Re: the cover on WhizBuzz...the man who writes the blog made that 3-D cover.  It looks really nice.

Jana, thanks for downloading a sample.  Enjoy!!!  (Makes me   when I know someone is reading my work.)

~Donna~


----------



## DonnaFaz (Dec 5, 2009)

JanaOnWheels said:


> Enjoy your cheesecake... tomorrow?


I am proud to say I was able to hold back temptation. Ha! I plan to slice the cheesecake this afternoon.

Happy Mother's Day to all those 'life-givers' out in Kindleboard Land!

~Donna~


----------



## JennaAnderson (Dec 25, 2009)

I am about 30% through "The Enchanted April" which is a free ebook classic. It's not a romance (I don't think)

What a fun story. The author does a fantastic job of portraying the personalities of each character.

If you are an author I encourage you to check this one out for that reason alone. It's also light reading and quite funny in places.

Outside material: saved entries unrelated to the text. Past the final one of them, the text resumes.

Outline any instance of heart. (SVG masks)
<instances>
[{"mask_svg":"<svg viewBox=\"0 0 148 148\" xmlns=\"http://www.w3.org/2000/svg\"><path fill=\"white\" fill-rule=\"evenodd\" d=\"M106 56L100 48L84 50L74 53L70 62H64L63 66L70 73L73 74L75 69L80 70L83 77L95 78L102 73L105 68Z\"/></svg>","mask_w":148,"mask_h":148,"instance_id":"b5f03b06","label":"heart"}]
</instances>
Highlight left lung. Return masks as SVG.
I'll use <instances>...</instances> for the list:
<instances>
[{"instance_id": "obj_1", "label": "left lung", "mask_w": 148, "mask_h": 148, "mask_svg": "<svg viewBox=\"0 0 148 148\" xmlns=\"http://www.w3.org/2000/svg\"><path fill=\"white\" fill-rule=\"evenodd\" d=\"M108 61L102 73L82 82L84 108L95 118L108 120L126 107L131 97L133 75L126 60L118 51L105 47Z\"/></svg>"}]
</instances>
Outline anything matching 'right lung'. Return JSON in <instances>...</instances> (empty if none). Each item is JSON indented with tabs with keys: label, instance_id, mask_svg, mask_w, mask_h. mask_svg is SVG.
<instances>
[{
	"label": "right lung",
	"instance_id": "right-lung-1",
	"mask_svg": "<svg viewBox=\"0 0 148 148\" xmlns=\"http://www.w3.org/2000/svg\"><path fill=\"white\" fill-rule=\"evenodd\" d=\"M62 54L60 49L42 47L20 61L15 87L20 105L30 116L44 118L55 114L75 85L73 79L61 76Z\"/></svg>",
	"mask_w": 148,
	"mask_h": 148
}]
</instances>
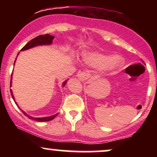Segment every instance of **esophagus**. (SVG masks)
<instances>
[{
    "instance_id": "obj_1",
    "label": "esophagus",
    "mask_w": 157,
    "mask_h": 157,
    "mask_svg": "<svg viewBox=\"0 0 157 157\" xmlns=\"http://www.w3.org/2000/svg\"><path fill=\"white\" fill-rule=\"evenodd\" d=\"M77 77H78L79 80H80L81 81H85L89 78V75H88V74L86 73V71H81V72L78 73Z\"/></svg>"
}]
</instances>
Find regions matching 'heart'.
<instances>
[{"instance_id": "obj_1", "label": "heart", "mask_w": 157, "mask_h": 157, "mask_svg": "<svg viewBox=\"0 0 157 157\" xmlns=\"http://www.w3.org/2000/svg\"><path fill=\"white\" fill-rule=\"evenodd\" d=\"M83 60L88 64L93 66H106L110 69L120 67L123 63V60L120 56H109L102 55L98 52H89L84 54Z\"/></svg>"}]
</instances>
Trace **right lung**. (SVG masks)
<instances>
[{"instance_id": "add662e5", "label": "right lung", "mask_w": 157, "mask_h": 157, "mask_svg": "<svg viewBox=\"0 0 157 157\" xmlns=\"http://www.w3.org/2000/svg\"><path fill=\"white\" fill-rule=\"evenodd\" d=\"M54 38H55V37H54V36L48 35V34H46V35H39V36H37V37H35L34 39L31 40H30L29 43H27V44L22 48V49H21V51H24V50H27V49H29V48H33V47H35V46H40V45H50L52 44V40H53ZM18 54H17V55H18ZM16 58H17V57H16ZM66 82H67V80H66L63 83V86H64L65 85H66ZM11 86H12V77H11L10 88H11ZM10 92H11V95H12V99L15 100V97H14L13 93H12V91L11 89H10ZM15 103H16V105H17V102H15ZM21 111H22V112L24 113L25 116H26L28 118L31 119V120H35V121H37V122L50 121V120H52L53 119H55L57 115V113H56V114H55V115H52V116H50V117H46L35 118V117H31V116H29V115L27 114L25 111H23V110H21Z\"/></svg>"}]
</instances>
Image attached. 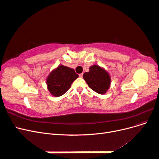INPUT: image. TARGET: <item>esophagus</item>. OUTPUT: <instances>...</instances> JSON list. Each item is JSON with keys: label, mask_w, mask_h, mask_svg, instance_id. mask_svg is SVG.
I'll use <instances>...</instances> for the list:
<instances>
[{"label": "esophagus", "mask_w": 159, "mask_h": 159, "mask_svg": "<svg viewBox=\"0 0 159 159\" xmlns=\"http://www.w3.org/2000/svg\"><path fill=\"white\" fill-rule=\"evenodd\" d=\"M79 76H80V78H82V77H83V74H80L79 75Z\"/></svg>", "instance_id": "34e87169"}]
</instances>
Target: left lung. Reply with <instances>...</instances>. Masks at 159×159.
Wrapping results in <instances>:
<instances>
[{
  "label": "left lung",
  "instance_id": "obj_1",
  "mask_svg": "<svg viewBox=\"0 0 159 159\" xmlns=\"http://www.w3.org/2000/svg\"><path fill=\"white\" fill-rule=\"evenodd\" d=\"M83 78L91 89L102 95L106 93L111 82L107 71L95 64L89 67V71L85 72Z\"/></svg>",
  "mask_w": 159,
  "mask_h": 159
}]
</instances>
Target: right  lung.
Segmentation results:
<instances>
[{
    "instance_id": "right-lung-1",
    "label": "right lung",
    "mask_w": 159,
    "mask_h": 159,
    "mask_svg": "<svg viewBox=\"0 0 159 159\" xmlns=\"http://www.w3.org/2000/svg\"><path fill=\"white\" fill-rule=\"evenodd\" d=\"M78 77L74 69L60 65L53 70L47 77L48 89L53 96L60 97L70 88L71 84Z\"/></svg>"
}]
</instances>
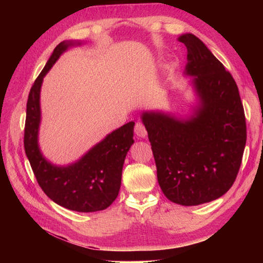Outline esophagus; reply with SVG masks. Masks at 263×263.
<instances>
[{"label": "esophagus", "instance_id": "34e87169", "mask_svg": "<svg viewBox=\"0 0 263 263\" xmlns=\"http://www.w3.org/2000/svg\"><path fill=\"white\" fill-rule=\"evenodd\" d=\"M135 132H136V135L140 138H145L146 136H147V131H146L144 124H141V123H136Z\"/></svg>", "mask_w": 263, "mask_h": 263}]
</instances>
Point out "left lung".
Returning <instances> with one entry per match:
<instances>
[{
  "label": "left lung",
  "instance_id": "8db88e82",
  "mask_svg": "<svg viewBox=\"0 0 263 263\" xmlns=\"http://www.w3.org/2000/svg\"><path fill=\"white\" fill-rule=\"evenodd\" d=\"M185 74L194 77L198 105L188 119L145 111L141 121L157 164L160 188L173 203L191 206L221 197L237 179L246 145V118L238 86L224 65L193 33Z\"/></svg>",
  "mask_w": 263,
  "mask_h": 263
}]
</instances>
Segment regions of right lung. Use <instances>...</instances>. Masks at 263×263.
<instances>
[{
    "instance_id": "obj_1",
    "label": "right lung",
    "mask_w": 263,
    "mask_h": 263,
    "mask_svg": "<svg viewBox=\"0 0 263 263\" xmlns=\"http://www.w3.org/2000/svg\"><path fill=\"white\" fill-rule=\"evenodd\" d=\"M74 45L81 43L61 42L31 87L26 104L24 149L38 184L48 198L68 210L95 212L104 210L117 198L124 160L135 142V123L128 122L109 133L81 159L68 166H55L43 157L38 145L43 79L62 53Z\"/></svg>"
}]
</instances>
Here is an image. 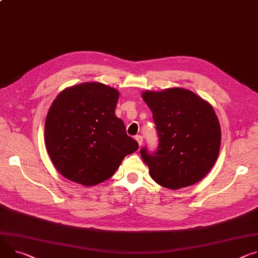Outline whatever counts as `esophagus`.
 Here are the masks:
<instances>
[{"mask_svg": "<svg viewBox=\"0 0 258 258\" xmlns=\"http://www.w3.org/2000/svg\"><path fill=\"white\" fill-rule=\"evenodd\" d=\"M136 140H137L139 146H142V144H143V137L142 136H137Z\"/></svg>", "mask_w": 258, "mask_h": 258, "instance_id": "obj_1", "label": "esophagus"}]
</instances>
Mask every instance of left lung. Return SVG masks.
Segmentation results:
<instances>
[{
	"label": "left lung",
	"instance_id": "obj_1",
	"mask_svg": "<svg viewBox=\"0 0 258 258\" xmlns=\"http://www.w3.org/2000/svg\"><path fill=\"white\" fill-rule=\"evenodd\" d=\"M159 137L157 151L141 149L150 177L162 187L179 189L201 181L219 154L221 128L213 106L191 90L172 87L145 90Z\"/></svg>",
	"mask_w": 258,
	"mask_h": 258
}]
</instances>
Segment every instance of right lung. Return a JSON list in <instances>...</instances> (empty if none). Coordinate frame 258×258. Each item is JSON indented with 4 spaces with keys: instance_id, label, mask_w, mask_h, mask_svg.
Returning <instances> with one entry per match:
<instances>
[{
    "instance_id": "right-lung-1",
    "label": "right lung",
    "mask_w": 258,
    "mask_h": 258,
    "mask_svg": "<svg viewBox=\"0 0 258 258\" xmlns=\"http://www.w3.org/2000/svg\"><path fill=\"white\" fill-rule=\"evenodd\" d=\"M119 91L84 82L60 91L46 116L44 139L58 173L70 181L95 186L112 177L122 159L139 148L115 115Z\"/></svg>"
}]
</instances>
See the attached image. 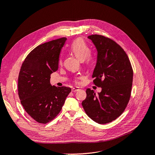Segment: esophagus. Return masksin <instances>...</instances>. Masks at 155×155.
Segmentation results:
<instances>
[{
	"label": "esophagus",
	"instance_id": "1",
	"mask_svg": "<svg viewBox=\"0 0 155 155\" xmlns=\"http://www.w3.org/2000/svg\"><path fill=\"white\" fill-rule=\"evenodd\" d=\"M79 90H80V89L78 87H73V88H72L71 91H72V92L74 93V92H77V91H78Z\"/></svg>",
	"mask_w": 155,
	"mask_h": 155
}]
</instances>
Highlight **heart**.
<instances>
[{
	"instance_id": "obj_1",
	"label": "heart",
	"mask_w": 155,
	"mask_h": 155,
	"mask_svg": "<svg viewBox=\"0 0 155 155\" xmlns=\"http://www.w3.org/2000/svg\"><path fill=\"white\" fill-rule=\"evenodd\" d=\"M70 50L78 59L84 61L86 65L90 66L93 63L94 55L90 51L89 46L82 39H77L74 41L70 47ZM59 62H62L61 58L59 59Z\"/></svg>"
}]
</instances>
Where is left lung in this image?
<instances>
[{
    "label": "left lung",
    "instance_id": "1",
    "mask_svg": "<svg viewBox=\"0 0 155 155\" xmlns=\"http://www.w3.org/2000/svg\"><path fill=\"white\" fill-rule=\"evenodd\" d=\"M97 50V61L93 73V83L101 88L96 96L87 89L82 103L87 115L97 123L106 124L117 119L130 100L133 70L127 54L113 40L101 35L89 36Z\"/></svg>",
    "mask_w": 155,
    "mask_h": 155
}]
</instances>
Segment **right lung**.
<instances>
[{"mask_svg":"<svg viewBox=\"0 0 155 155\" xmlns=\"http://www.w3.org/2000/svg\"><path fill=\"white\" fill-rule=\"evenodd\" d=\"M66 38L38 46L28 54L18 76V91L21 104L36 121L46 124L62 109L71 88L50 84V74L58 70L61 50Z\"/></svg>","mask_w":155,"mask_h":155,"instance_id":"obj_1","label":"right lung"}]
</instances>
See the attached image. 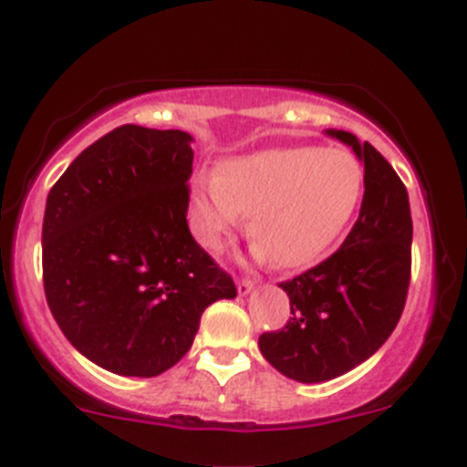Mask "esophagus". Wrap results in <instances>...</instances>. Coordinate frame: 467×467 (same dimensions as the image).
<instances>
[{
    "label": "esophagus",
    "mask_w": 467,
    "mask_h": 467,
    "mask_svg": "<svg viewBox=\"0 0 467 467\" xmlns=\"http://www.w3.org/2000/svg\"><path fill=\"white\" fill-rule=\"evenodd\" d=\"M254 289H256V284H254V279L242 277V279H239V282H237V294H239V296H249Z\"/></svg>",
    "instance_id": "esophagus-1"
}]
</instances>
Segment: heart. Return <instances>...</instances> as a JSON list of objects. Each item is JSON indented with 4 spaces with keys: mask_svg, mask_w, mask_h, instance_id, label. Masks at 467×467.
Here are the masks:
<instances>
[{
    "mask_svg": "<svg viewBox=\"0 0 467 467\" xmlns=\"http://www.w3.org/2000/svg\"><path fill=\"white\" fill-rule=\"evenodd\" d=\"M364 194V166L343 148H273L221 161L194 178L190 230L204 249L223 242L249 213L256 251L282 270L307 267L346 233Z\"/></svg>",
    "mask_w": 467,
    "mask_h": 467,
    "instance_id": "b5f03b06",
    "label": "heart"
}]
</instances>
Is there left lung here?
Listing matches in <instances>:
<instances>
[{"label":"left lung","instance_id":"1","mask_svg":"<svg viewBox=\"0 0 467 467\" xmlns=\"http://www.w3.org/2000/svg\"><path fill=\"white\" fill-rule=\"evenodd\" d=\"M327 136L364 164L359 218L336 254L279 284L294 317L258 338L267 362L298 383L338 379L374 355L402 317L411 277L407 188L374 145L338 129Z\"/></svg>","mask_w":467,"mask_h":467}]
</instances>
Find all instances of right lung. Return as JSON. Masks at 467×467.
<instances>
[{
	"label": "right lung",
	"instance_id": "add662e5",
	"mask_svg": "<svg viewBox=\"0 0 467 467\" xmlns=\"http://www.w3.org/2000/svg\"><path fill=\"white\" fill-rule=\"evenodd\" d=\"M192 136L124 124L77 157L47 197L44 294L93 364L152 379L183 359L202 312L237 289L188 228Z\"/></svg>",
	"mask_w": 467,
	"mask_h": 467
}]
</instances>
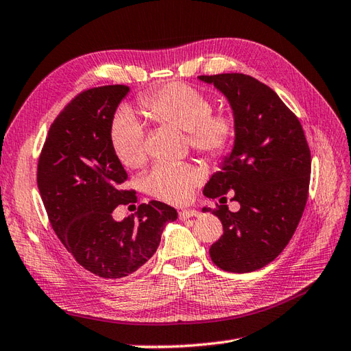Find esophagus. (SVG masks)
Masks as SVG:
<instances>
[{
	"label": "esophagus",
	"mask_w": 351,
	"mask_h": 351,
	"mask_svg": "<svg viewBox=\"0 0 351 351\" xmlns=\"http://www.w3.org/2000/svg\"><path fill=\"white\" fill-rule=\"evenodd\" d=\"M197 215H199V210H194V209H182L181 213H179V219H182V221H185V219L193 218V217H197Z\"/></svg>",
	"instance_id": "esophagus-1"
}]
</instances>
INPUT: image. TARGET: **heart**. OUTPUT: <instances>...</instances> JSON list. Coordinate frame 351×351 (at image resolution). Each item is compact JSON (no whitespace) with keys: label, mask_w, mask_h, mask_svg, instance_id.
Returning <instances> with one entry per match:
<instances>
[{"label":"heart","mask_w":351,"mask_h":351,"mask_svg":"<svg viewBox=\"0 0 351 351\" xmlns=\"http://www.w3.org/2000/svg\"><path fill=\"white\" fill-rule=\"evenodd\" d=\"M149 118L186 132L194 151L209 160H221L230 152L238 134V124L230 113L213 112L209 97L182 82H172L141 97ZM109 138L117 158L130 169L146 162L143 124L130 109L113 117ZM205 178V169L191 162H158L145 176L143 186L152 197L181 205L191 197L195 186Z\"/></svg>","instance_id":"b5f03b06"}]
</instances>
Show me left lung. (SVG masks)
Listing matches in <instances>:
<instances>
[{
	"label": "left lung",
	"mask_w": 351,
	"mask_h": 351,
	"mask_svg": "<svg viewBox=\"0 0 351 351\" xmlns=\"http://www.w3.org/2000/svg\"><path fill=\"white\" fill-rule=\"evenodd\" d=\"M199 79L226 95L238 124L230 156L203 194L227 203L223 195L233 191L241 209L217 205L213 210L223 223V236L209 254L223 271H257L280 256L302 218L311 152L298 117L267 85L242 73Z\"/></svg>",
	"instance_id": "left-lung-1"
}]
</instances>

http://www.amazon.com/The-Enchanted-April-ebook/dp/B000JQU0VE/ref=sr_1_1?ie=UTF8&m=AG56TWVU5XWC2&s=digital-text&qid=1273605086&sr=1-1

Jenna


----------



## LCEvans (Mar 29, 2009)

Thanks, Jenna! I know I'm going to love The Enchanted April.


----------



## DonnaFaz (Dec 5, 2009)

I just bought the book, Jenna.  (Great price.  )

I saw the movie that was based on this book some time ago and really enjoyed it.

~Donna~


----------



## DonnaFaz (Dec 5, 2009)

My new cover is up in the Kindle Store!  Go check it out and give me some feedback.  (Plz be gentle.  I do want honesty, but not brutality.  LOL)


----------



## JennaAnderson (Dec 25, 2009)

Hi Donna - I like the new cover. I liked the old one too. Why did you switch?

Jenna


----------



## LCEvans (Mar 29, 2009)

Hi, Donna. I like the colors of the new cover with the carousel horses at the top, but I felt a little frustrated by the title banner covering the faces. I think I'd like it better with a picture of people on a carousel or people whose faces were revealed. But I think it probably fits the book better than your other cover, though I liked that one, too.


----------



## lib2b (Apr 6, 2010)

LCEvans said:


> Hi, Donna. I like the colors of the new cover with the carousel horses at the top, but I felt a little frustrated by the title banner covering the faces. I think I'd like it better with a picture of people on a carousel or people whose faces were revealed. But I think it probably fits the book better than your other cover, though I liked that one, too.


I actually really like the covered up faces, and the general layout. The two things that don't quite work for me on it are the font and the proportion. The font for the title is a little small and...fuzzy-looking, at least on my computer. I really like the carousel border along the top, but I would like it better if the box with the title went all the way to the edges and covered up the gold bit of the border at the top. I don't think I'm explaining this very well, but I'm picturing the carousel border without the gold part below, a stripe with the title and author, and then the picture of the people the same as it is except bigger to take up half of the cover space rather than just the bottom third.


----------



## daringnovelist (Apr 3, 2010)

DonnaFaz said:


> Re: the cover on WhizBuzz...the man who writes the blog made that 3-D cover. It looks really nice.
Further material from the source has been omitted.